**PERTANYAAN MATERI**
**A)** Menurut teks tentang konsep harta, apa contoh konkret nilai tanggung jawab sosial dalam penggunaan harta?
**B)** Salin dengan tepat bagian teks tentang konsep harta yang dimulai pada "B.      Nalar Penafsiran" dan berakhir pada "harta (Isman & Wahid, 2022).".

===== TEKS KUTIPAN

B.      Nalar Penafsiran Emansipatoris dalam Konsep Harta

Harta merupakan aspek penting dalam kehidupan manusia yang mencakup berbagai dimensi, termasuk ekonomi, sosial, dan spiritual (Isman & Wahid, 2022). Harta disini bukan hanya sekedar makan minum atau mencari harta tersebut. Melainkan konsep penggunaan harta secara umum memiliki pengaruh yang mendalam terhadap perkembangan individu dan masyarakat. Dalam berbagai tradisi dan agama penggunaan harta dianggap sebagai ujian dan tanggung jawab yang memerlukan pertimbangan moral dan etika. Karya ini akan membahas konsep harta secara umum, merinci nilai-nilai yang melandasi pengelolaan kekayaan, dampaknya terhadap masyarakat, serta pandangan agama dan budaya mengenai tanggung jawab dalam menggunakan harta (Isman & Wahid, 2022).

a.       Nilai-nilai dalam Penggunaan Harta:

Penggunaan harta juga terkait erat dengan nilai tanggung jawab sosial dan pengabdian kepada sesama. Harta tidak hanya diperoleh untuk kepentingan pribadi semata, tetapi juga sebagai amanah yang memerlukan tanggung jawab untuk membantu mereka yang membutuhkan. Konsep zakat dalam Islam, sebagai bentuk pembayaran wajib kepada mereka yang kurang mampu, adalah contoh konkret dari nilai tanggung jawab sosial dalam penggunaan harta. Serangkaian amal ibadah dan sumbangan kepada lembaga amal adalah manifestasi nilai-nilai serupa dalam agama-agama lain dan prinsip-prinsip moral yang dianut secara luas di masyarakat.

Penggunaan harta juga mencerminkan nilai-nilai pembangunan komunitas dan kolaborasi. Harta yang dimiliki dapat digunakan untuk memajukan kesejahteraan bersama, membangun infrastruktur, dan memberdayakan anggota masyarakat. Nilai-nilai seperti gotong-royong, kebersamaan, dan partisipasi aktif dalam pembangunan komunitas adalah landasan yang penting. Penggunaan harta untuk mendukung proyek-proyek yang bermanfaat bagi masyarakat adalah wujud nyata dari nilai-nilai ini, mengindikasikan rasa kepemilikan bersama terhadap masa depan yang lebih baik (Jaya, 2022).

Nilai moderasi dan pembatasan kebingungan materi juga muncul dalam konteks penggunaan harta. Keterlibatan yang berlebihan dalam keinginan akan materi dapat merusak nilai-nilai spiritual dan moral. Oleh karena itu, penggunaan harta dengan penuh kesadaran terhadap batas-batasnya adalah nilai yang sangat dihargai. Konsep kesederhanaan, mengevaluasi kebutuhan yang sebenarnya, dan menahan diri dari konsumsi berlebihan adalah manifestasi dari nilai-nilai ini.

==========
===== BAGIAN DATA

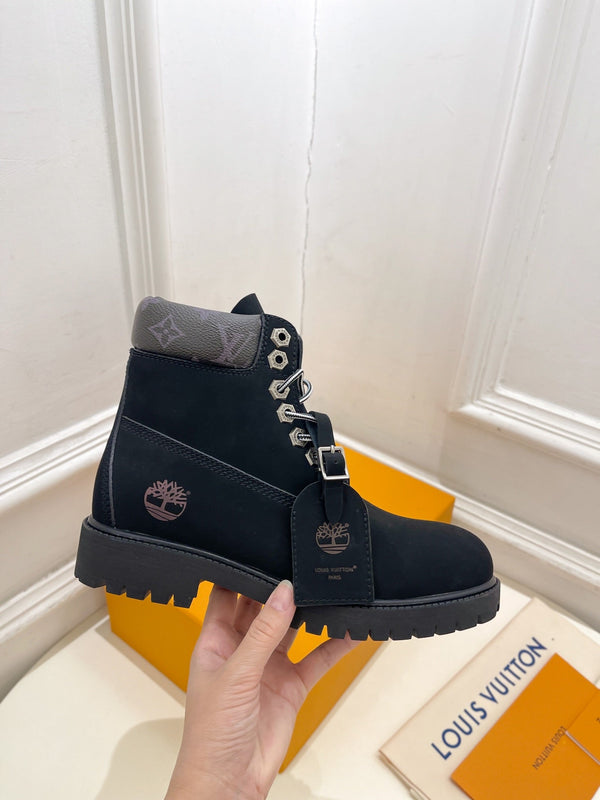 STIVALETTO MARTIN LV X TIMBERLAND IN CAMOSCIO NERO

==========

**JAWABAN PER NOMOR**
**A)** Konsep zakat dalam Islam, yaitu pembayaran wajib kepada mereka yang kurang mampu.

**B)**
B.      Nalar Penafsiran Emansipatoris dalam Konsep Harta

Harta merupakan aspek penting dalam kehidupan manusia yang mencakup berbagai dimensi, termasuk ekonomi, sosial, dan spiritual (Isman & Wahid, 2022). Harta disini bukan hanya sekedar makan minum atau mencari harta tersebut. Melainkan konsep penggunaan harta secara umum memiliki pengaruh yang mendalam terhadap perkembangan individu dan masyarakat. Dalam berbagai tradisi dan agama penggunaan harta dianggap sebagai ujian dan tanggung jawab yang memerlukan pertimbangan moral dan etika. Karya ini akan membahas konsep harta secara umum, merinci nilai-nilai yang melandasi pengelolaan kekayaan, dampaknya terhadap masyarakat, serta pandangan agama dan budaya mengenai tanggung jawab dalam menggunakan harta (Isman & Wahid, 2022).